:: The task ::
First find the line with "Fototapete AQUA, H²O, grüne" in the entries below, then set down exactly every line through the line with "Adopt A Pet :: Stormy - Bonifay, FL", that line included.

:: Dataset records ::

——————————

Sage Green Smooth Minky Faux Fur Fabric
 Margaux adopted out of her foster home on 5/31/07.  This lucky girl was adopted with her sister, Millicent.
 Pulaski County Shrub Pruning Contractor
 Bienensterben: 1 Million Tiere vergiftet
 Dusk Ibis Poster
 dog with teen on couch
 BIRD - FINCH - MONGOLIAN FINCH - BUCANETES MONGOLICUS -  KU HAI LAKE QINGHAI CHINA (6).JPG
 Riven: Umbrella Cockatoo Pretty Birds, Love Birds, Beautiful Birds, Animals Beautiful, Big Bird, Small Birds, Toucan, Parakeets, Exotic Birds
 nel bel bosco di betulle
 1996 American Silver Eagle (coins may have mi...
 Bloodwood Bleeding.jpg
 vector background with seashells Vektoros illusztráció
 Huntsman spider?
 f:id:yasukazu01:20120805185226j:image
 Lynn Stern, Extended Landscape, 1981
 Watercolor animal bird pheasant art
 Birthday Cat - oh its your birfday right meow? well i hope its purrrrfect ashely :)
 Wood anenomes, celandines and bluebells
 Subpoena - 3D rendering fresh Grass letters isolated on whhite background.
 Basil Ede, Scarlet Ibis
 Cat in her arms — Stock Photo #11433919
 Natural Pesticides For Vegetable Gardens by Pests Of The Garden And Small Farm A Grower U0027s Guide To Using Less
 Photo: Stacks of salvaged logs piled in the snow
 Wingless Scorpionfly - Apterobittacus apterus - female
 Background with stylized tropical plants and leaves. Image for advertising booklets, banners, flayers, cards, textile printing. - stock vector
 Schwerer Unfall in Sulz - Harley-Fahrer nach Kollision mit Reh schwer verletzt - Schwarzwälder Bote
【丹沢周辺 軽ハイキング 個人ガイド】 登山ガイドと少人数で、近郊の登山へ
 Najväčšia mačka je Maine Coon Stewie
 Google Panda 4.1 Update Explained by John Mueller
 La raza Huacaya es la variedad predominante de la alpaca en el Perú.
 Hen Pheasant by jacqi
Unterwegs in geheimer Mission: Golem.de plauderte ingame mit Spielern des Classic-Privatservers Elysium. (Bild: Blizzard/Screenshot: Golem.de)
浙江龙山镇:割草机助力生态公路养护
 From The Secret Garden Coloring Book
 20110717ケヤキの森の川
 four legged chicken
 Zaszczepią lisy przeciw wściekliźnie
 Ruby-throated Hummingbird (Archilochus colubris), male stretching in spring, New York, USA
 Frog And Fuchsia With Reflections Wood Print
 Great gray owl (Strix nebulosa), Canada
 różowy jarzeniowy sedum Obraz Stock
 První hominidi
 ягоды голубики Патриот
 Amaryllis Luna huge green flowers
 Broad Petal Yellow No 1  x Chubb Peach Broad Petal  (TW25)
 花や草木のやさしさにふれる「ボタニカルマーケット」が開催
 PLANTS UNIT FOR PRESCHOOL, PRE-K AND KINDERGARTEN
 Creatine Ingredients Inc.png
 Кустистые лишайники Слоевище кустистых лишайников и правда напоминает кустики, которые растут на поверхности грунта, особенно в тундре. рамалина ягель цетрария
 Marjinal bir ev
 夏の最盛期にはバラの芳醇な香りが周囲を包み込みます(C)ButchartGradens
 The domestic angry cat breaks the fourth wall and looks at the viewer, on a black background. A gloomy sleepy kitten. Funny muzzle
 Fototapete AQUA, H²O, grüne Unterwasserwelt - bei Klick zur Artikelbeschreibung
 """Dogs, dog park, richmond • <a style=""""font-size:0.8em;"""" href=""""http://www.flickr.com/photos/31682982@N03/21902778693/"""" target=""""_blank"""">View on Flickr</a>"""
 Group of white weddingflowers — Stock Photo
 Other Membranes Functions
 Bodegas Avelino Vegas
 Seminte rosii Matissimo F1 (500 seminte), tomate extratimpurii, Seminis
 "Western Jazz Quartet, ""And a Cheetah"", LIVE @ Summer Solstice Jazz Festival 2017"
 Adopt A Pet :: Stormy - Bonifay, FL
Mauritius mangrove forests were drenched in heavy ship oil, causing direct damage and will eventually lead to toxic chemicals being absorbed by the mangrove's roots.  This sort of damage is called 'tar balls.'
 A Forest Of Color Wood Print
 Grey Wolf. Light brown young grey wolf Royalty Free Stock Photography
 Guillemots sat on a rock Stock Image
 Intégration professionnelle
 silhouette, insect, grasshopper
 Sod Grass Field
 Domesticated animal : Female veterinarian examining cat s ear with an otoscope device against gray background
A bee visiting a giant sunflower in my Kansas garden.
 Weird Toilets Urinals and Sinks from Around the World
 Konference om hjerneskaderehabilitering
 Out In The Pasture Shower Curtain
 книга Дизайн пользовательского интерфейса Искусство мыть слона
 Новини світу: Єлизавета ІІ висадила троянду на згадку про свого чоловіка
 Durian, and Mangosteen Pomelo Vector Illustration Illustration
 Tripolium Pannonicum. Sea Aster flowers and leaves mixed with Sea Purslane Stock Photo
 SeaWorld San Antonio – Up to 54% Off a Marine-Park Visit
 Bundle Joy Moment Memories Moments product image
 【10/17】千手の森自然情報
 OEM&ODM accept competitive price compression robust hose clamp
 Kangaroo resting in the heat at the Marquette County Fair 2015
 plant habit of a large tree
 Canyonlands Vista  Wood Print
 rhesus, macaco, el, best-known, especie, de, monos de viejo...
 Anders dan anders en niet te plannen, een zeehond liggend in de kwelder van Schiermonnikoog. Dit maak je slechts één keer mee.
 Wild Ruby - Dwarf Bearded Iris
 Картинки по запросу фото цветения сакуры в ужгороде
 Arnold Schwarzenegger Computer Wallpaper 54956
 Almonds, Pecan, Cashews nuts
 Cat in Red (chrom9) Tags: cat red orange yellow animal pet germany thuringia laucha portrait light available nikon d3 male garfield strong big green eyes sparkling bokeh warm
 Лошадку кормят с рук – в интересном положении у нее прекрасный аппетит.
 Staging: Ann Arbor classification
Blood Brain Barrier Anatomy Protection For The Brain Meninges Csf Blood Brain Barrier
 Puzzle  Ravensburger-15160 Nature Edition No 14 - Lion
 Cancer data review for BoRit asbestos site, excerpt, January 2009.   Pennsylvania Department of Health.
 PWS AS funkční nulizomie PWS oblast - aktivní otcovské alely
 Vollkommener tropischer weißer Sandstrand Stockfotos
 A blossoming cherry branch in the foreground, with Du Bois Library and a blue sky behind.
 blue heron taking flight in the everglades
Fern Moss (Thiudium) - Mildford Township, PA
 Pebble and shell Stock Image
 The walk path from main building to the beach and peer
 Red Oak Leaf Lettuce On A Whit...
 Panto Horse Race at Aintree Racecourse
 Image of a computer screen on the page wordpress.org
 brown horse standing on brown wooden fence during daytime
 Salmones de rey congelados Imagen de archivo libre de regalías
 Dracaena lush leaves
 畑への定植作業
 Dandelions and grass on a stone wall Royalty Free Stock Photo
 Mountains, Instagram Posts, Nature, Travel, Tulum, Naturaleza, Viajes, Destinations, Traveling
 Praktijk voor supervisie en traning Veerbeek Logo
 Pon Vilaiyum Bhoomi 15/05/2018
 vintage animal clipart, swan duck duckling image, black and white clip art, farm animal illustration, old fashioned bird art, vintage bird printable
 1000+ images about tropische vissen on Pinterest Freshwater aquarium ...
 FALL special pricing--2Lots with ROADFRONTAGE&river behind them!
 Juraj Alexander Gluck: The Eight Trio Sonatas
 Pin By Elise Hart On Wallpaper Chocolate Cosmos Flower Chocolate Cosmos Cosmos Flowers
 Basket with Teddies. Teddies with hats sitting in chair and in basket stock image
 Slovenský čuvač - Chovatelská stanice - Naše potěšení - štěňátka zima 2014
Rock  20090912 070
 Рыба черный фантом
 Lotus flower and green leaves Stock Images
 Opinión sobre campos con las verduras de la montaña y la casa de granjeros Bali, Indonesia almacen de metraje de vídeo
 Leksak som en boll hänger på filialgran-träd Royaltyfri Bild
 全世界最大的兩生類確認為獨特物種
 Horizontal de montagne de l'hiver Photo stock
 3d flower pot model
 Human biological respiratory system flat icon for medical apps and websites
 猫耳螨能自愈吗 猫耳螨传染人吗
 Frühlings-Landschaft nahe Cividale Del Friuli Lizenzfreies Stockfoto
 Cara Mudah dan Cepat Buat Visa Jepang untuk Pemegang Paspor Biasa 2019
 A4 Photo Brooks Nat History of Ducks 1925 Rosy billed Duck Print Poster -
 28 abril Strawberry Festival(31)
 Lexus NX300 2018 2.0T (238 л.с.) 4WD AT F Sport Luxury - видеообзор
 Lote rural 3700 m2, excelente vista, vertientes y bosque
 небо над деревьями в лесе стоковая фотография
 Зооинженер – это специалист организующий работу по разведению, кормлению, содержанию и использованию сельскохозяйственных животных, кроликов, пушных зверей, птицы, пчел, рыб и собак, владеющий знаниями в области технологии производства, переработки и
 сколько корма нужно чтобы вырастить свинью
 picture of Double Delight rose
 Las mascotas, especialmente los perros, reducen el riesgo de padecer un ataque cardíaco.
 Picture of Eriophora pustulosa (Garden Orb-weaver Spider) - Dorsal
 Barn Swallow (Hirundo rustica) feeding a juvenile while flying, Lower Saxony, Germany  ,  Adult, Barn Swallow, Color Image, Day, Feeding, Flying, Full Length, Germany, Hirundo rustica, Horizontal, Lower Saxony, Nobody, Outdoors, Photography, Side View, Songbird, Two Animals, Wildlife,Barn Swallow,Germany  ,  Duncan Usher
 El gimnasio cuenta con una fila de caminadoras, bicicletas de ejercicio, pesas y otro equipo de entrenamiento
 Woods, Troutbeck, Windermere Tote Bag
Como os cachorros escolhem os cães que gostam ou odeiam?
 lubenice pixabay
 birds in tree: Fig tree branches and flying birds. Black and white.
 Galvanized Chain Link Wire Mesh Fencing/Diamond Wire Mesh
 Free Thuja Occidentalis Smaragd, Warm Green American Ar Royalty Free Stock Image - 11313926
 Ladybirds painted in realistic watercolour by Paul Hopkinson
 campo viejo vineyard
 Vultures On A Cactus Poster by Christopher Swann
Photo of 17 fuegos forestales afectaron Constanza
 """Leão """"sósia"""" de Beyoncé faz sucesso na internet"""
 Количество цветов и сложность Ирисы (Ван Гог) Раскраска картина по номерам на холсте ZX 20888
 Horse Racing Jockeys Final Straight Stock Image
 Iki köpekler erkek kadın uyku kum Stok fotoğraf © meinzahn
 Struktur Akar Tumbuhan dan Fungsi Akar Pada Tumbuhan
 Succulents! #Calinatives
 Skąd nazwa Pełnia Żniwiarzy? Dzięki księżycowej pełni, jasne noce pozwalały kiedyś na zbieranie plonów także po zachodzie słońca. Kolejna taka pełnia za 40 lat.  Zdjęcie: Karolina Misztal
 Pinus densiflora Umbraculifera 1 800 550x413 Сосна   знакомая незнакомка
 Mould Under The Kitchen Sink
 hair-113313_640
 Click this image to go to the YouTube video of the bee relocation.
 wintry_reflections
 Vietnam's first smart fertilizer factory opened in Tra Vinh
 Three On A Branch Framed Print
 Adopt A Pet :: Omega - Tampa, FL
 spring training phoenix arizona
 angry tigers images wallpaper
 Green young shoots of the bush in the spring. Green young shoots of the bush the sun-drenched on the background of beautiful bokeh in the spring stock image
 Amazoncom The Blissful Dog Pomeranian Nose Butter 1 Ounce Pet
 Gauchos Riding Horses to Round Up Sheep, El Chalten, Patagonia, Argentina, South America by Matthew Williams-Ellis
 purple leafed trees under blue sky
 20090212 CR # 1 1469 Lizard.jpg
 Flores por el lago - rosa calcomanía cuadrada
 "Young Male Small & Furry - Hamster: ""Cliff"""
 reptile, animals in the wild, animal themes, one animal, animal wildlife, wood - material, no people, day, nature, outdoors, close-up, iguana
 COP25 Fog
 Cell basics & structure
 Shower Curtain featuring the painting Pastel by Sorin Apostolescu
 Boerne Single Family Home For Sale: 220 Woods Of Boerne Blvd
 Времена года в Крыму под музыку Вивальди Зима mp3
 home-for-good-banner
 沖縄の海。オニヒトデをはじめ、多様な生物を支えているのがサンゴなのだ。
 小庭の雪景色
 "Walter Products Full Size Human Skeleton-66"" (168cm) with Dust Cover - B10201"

——————————

:: Solution below ::
 Fototapete AQUA, H²O, grüne Unterwasserwelt - bei Klick zur Artikelbeschreibung
 """Dogs, dog park, richmond • <a style=""""font-size:0.8em;"""" href=""""http://www.flickr.com/photos/31682982@N03/21902778693/"""" target=""""_blank"""">View on Flickr</a>"""
 Group of white weddingflowers — Stock Photo
 Other Membranes Functions
 Bodegas Avelino Vegas
 Seminte rosii Matissimo F1 (500 seminte), tomate extratimpurii, Seminis
 "Western Jazz Quartet, ""And a Cheetah"", LIVE @ Summer Solstice Jazz Festival 2017"
 Adopt A Pet :: Stormy - Bonifay, FL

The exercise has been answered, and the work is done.